··· Text excerpt

There are some people in the world that you like and trust immediately. Jackson was one of them. He also managed to be both personable and efficient, which is a winning combination. Within about 30 seconds of his pulling up, we’d covered introductions, pleasantries about the trip, icebreaking jokes and (since the shops were long closed) him guiding me around the Engen for the next day’s breakfast items (“You’ll need milk – here are oats, baked beans – juice? Will you want juice? Biscuits? Ah, not a biscuits person”), and getting me to pick up an MTN* starter pack.
*(MTN is the only mobile phone provider in Swaziland. International roaming on other networks doesn’t work here. This is because MTN was granted an exclusive license to provide cell phone services in Swaziland, and the company still enjoys a monopoly. His Majesty partly owns MTN. This may be related to why they have a monopoly. They are egregiously expensive compared to other providers in Southern Africa and they can’t get you online on your mobile. Oh, and for some bizarre reason the only Australian network that will receive texts from an MTN phone is Telstra. Mary Ellen (Jackson’s wife) mentioned this to me just a few days ago, adding “Which is useless; after all, who’s on Telstra??” What are the odds, the only two people I’d texted from Swaziland are also the only Australians I know who use Telstra.)
30 seconds later, we were back in the car, Jackson hit the central locking button, and we were on our way to my apartment via a quick stop at Save The Children headquarters. (“Sorry, my wife is teaching at Sunday school tomorrow and she needs me to do some emergency photocopying for the colouring-in pictures.”)
Simultaneously Jackson began the safety briefing while I, feeling strangely startled, tried to take in and adjust to my new environment. “Listen, this is a pretty safe country. I think you’ll like it here and have a good time, you just have to follow the rules. The most important rule is, you don’t walk around at night.” The other cars were driving in the centre of the road, ignoring the lanes. The only lights came from the headlights of cars. The shapes of the many men walking along the sides of the streets would emerge and appear in relief under the beam of the headlights. When we slowed at traffic lights, sometimes they would peer in, noticing two banlungu inside. Whenever we stopped at a light I thought of South Africa, and anti-hijacking rules there (never stop at intersections, They’ll get you). Jackson seemed alert but not alarmed, so I breathed easy too, though I did notice him check that central locking was on.

······

- Instructions to follow
Continue the account of the night drive through Swaziland from its final sentence. The rows that come after this text play no part in what is asked.

··· Dataset records

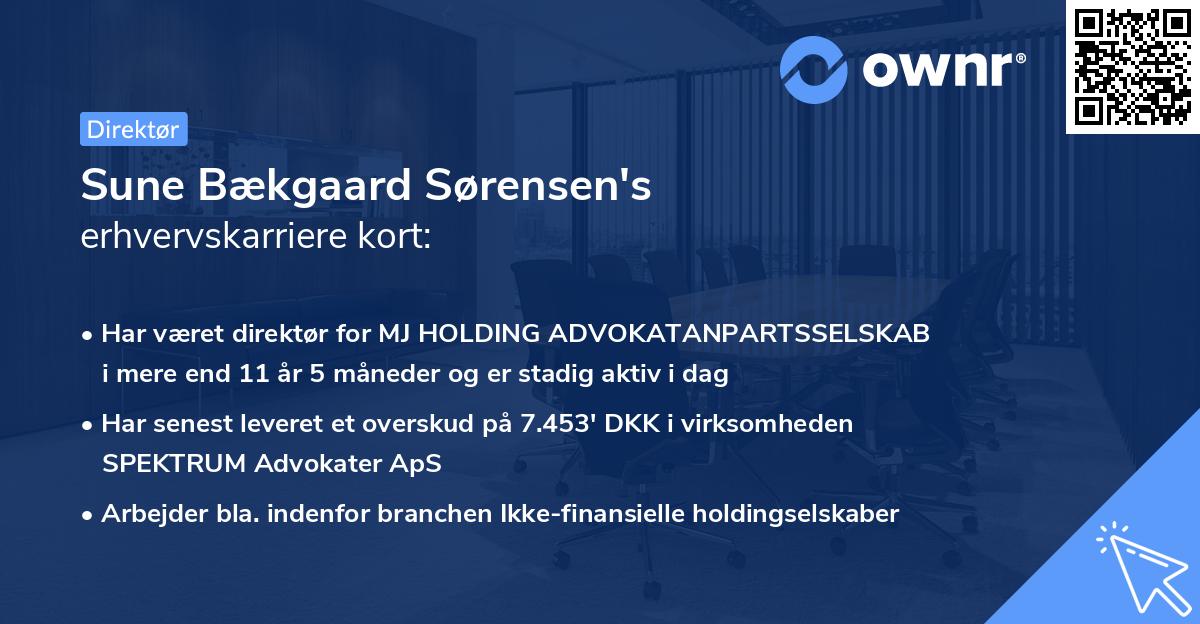 ownr®

Direktør

Sune Bækgaard Sørensen's
erhvervskarriere kort:

• Har været direktør for MJ HOLDING ADVOKATANPARTSSELSKAB i mere end 11 år 5 måneder og er stadig aktiv i dag

• Har senest leveret et overskud på 7.453' DKK i virksomheden SPEKTRUM Advokater ApS

• Arbejder bla. indenfor branchen Ikke-finansielle holdingselskaber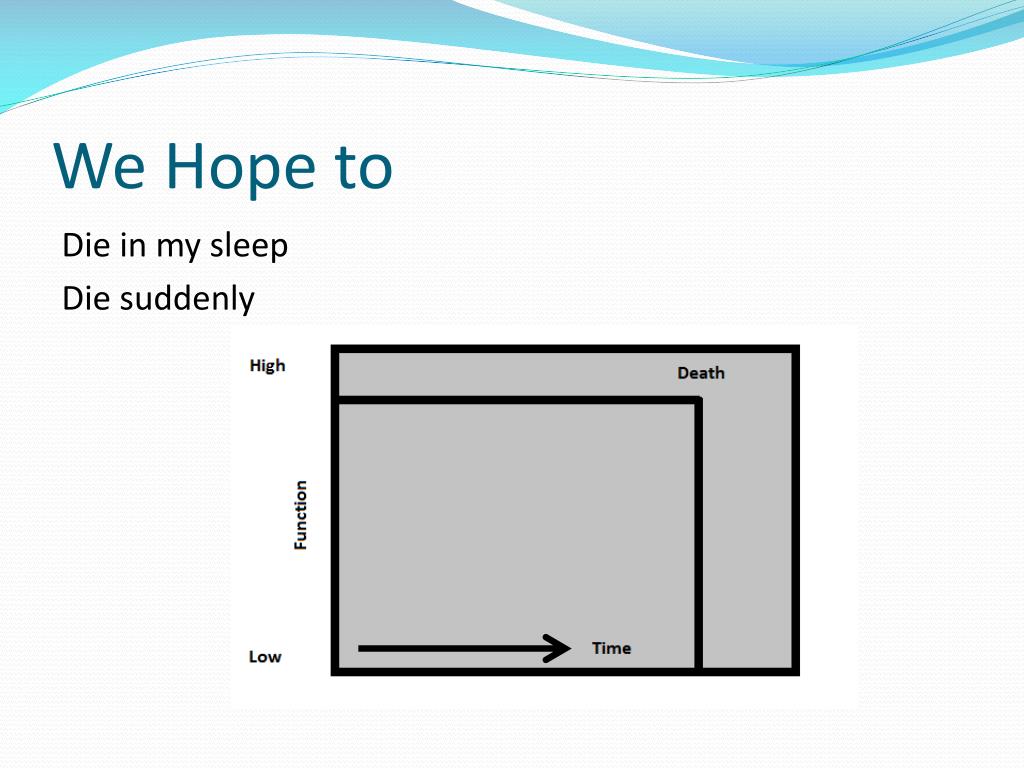 We Hope to

Die in my sleep

Die suddenly

High

Death

Function

Low

Time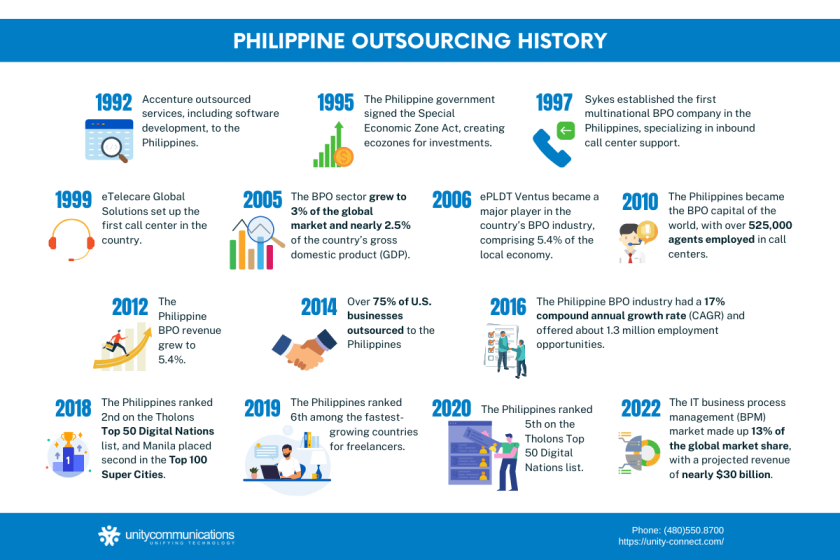 PHILIPPINE OUTSOURCING HISTORY

1992 Accenture outsourced services, including software development, to the Philippines.

1995 The Philippine government signed the Special Economic Zone Act, creating ecozones for investments.

1997 Sykes established the first multinational BPO company in the Philippines, specializing in inbound call center support.

1999 eTelecare Global Solutions set up the first call center in the country.

2005 The BPO sector grew to 3% of the global market and nearly 2.5% of the country's gross domestic product (GDP).

2006 ePLDT Ventus became a major player in the country's BPO industry, comprising 5.4% of the local economy.

2010 The Philippines became the BPO capital of the world, with over 525,000 agents employed in call centers.

2012 The Philippine BPO revenue grew to 5.4%.

2014 Over 75% of U.S. businesses outsourced to the Philippines

2016 The Philippine BPO industry had a 17% compound annual growth rate (CAGR) and offered about 1.3 million employment opportunities.

2018 The Philippines ranked 2nd on the Tholons Top 50 Digital Nations list, and Manila placed second in the Top 100 Super Cities.

2019 The Philippines ranked 6th among the fastest-growing countries for freelancers.

2020 The Philippines ranked 5th on the Tholons Top 50 Digital Nations list.

2022 The IT business process management (BPM) market made up 13% of the global market share, with a projected revenue of nearly $30 billion.

unitycommunications
UNIFYING TECHNOLOGY

Phone: (480)550.8700
https://unity-connect.com/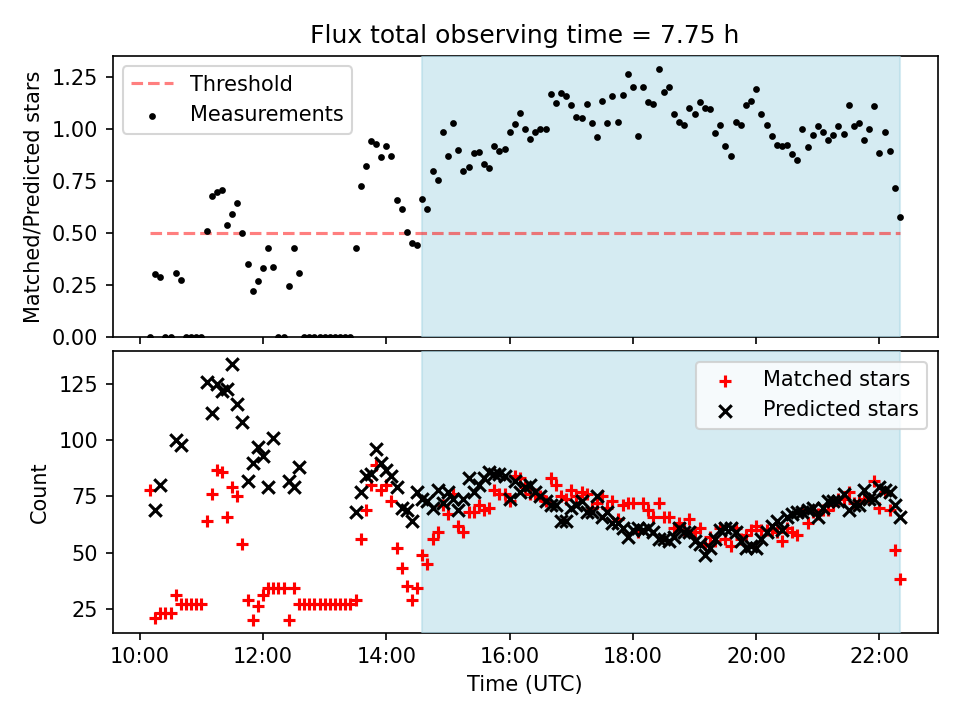 Flux total observing time = 7.75 h

Threshold
Measurements

Matched/Predicted stars

1.25
1.00
0.75
0.50
0.25
0.00

Matched stars
Predicted stars

Count

125
100
75
50
25

10:00
12:00
14:00
16:00
18:00
20:00
22:00

Time (UTC)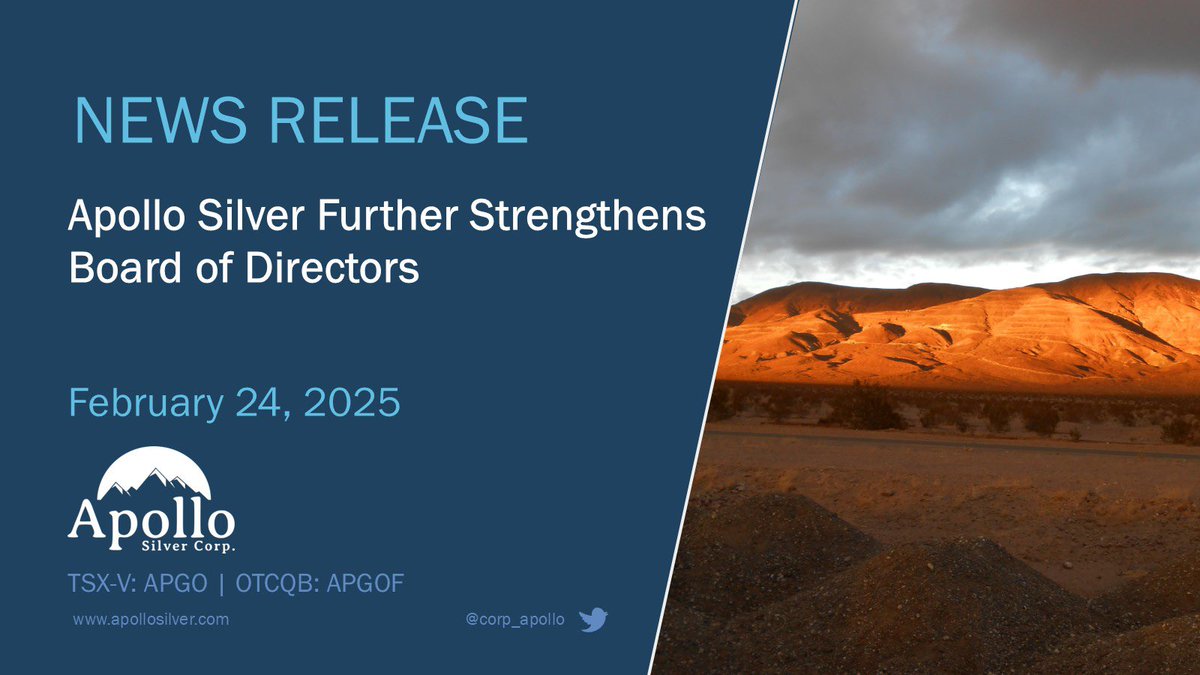 NEWS RELEASE

Apollo Silver Further Strengthens Board of Directors

February 24, 2025

Apollo
Silver Corp.

TSX-V: APGO | OTCQB: APGOF

www.apollosilver.com

@corp_apollo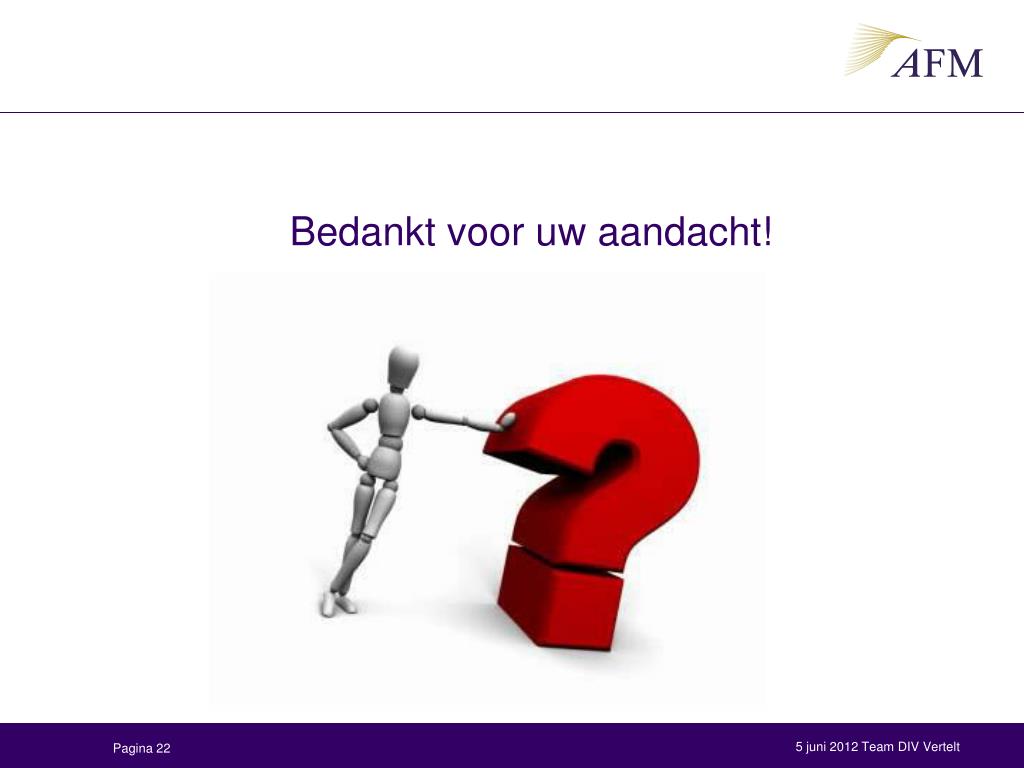 AFM

Bedankt voor uw aandacht!

Pagina 22

5 juni 2012 Team DIV Vertelt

······

- Answer to the exercise
“During the day, you’ll be pretty much fine. Most muggings happen at dusk and at night. But, remember that you’re a target. People already think you’re rich because you’re white. Don’t make yourself more of a target than you have to be. Don’t carry around nice handbags or wave a flashy camera or phone around. Avoid talking on your phone in public – someone might decide to snatch the phone, or your bag while you’re distracted. There are a few areas round town you need to be more alert in – I’ll show you on a map when we get to Save. If you need to go out at night, go in a car. If I can’t give you a lift, get a taxi. I’ll give you the numbers of a couple of cab drivers we trust. If you want to get somewhere at night and you can’t go in a car, don’t go out. Don’t get into a taxi you don’t know unless you really can’t avoid it. I’m pretty sure one of our robberies was from a taxi driver we hailed impromptu who took us home one night, and made a note of where the banlungu lived.”
“One of your robberies? How many times have you been robbed?”
“Oh, lots. At least half a dozen. At one stage we had a repeat burglar, this guy who found a way to get in once and then kept coming back every few weeks. It got to a stage where we’d wake up and hear him in the kitchen, and say ‘Oh, he’s back again.’”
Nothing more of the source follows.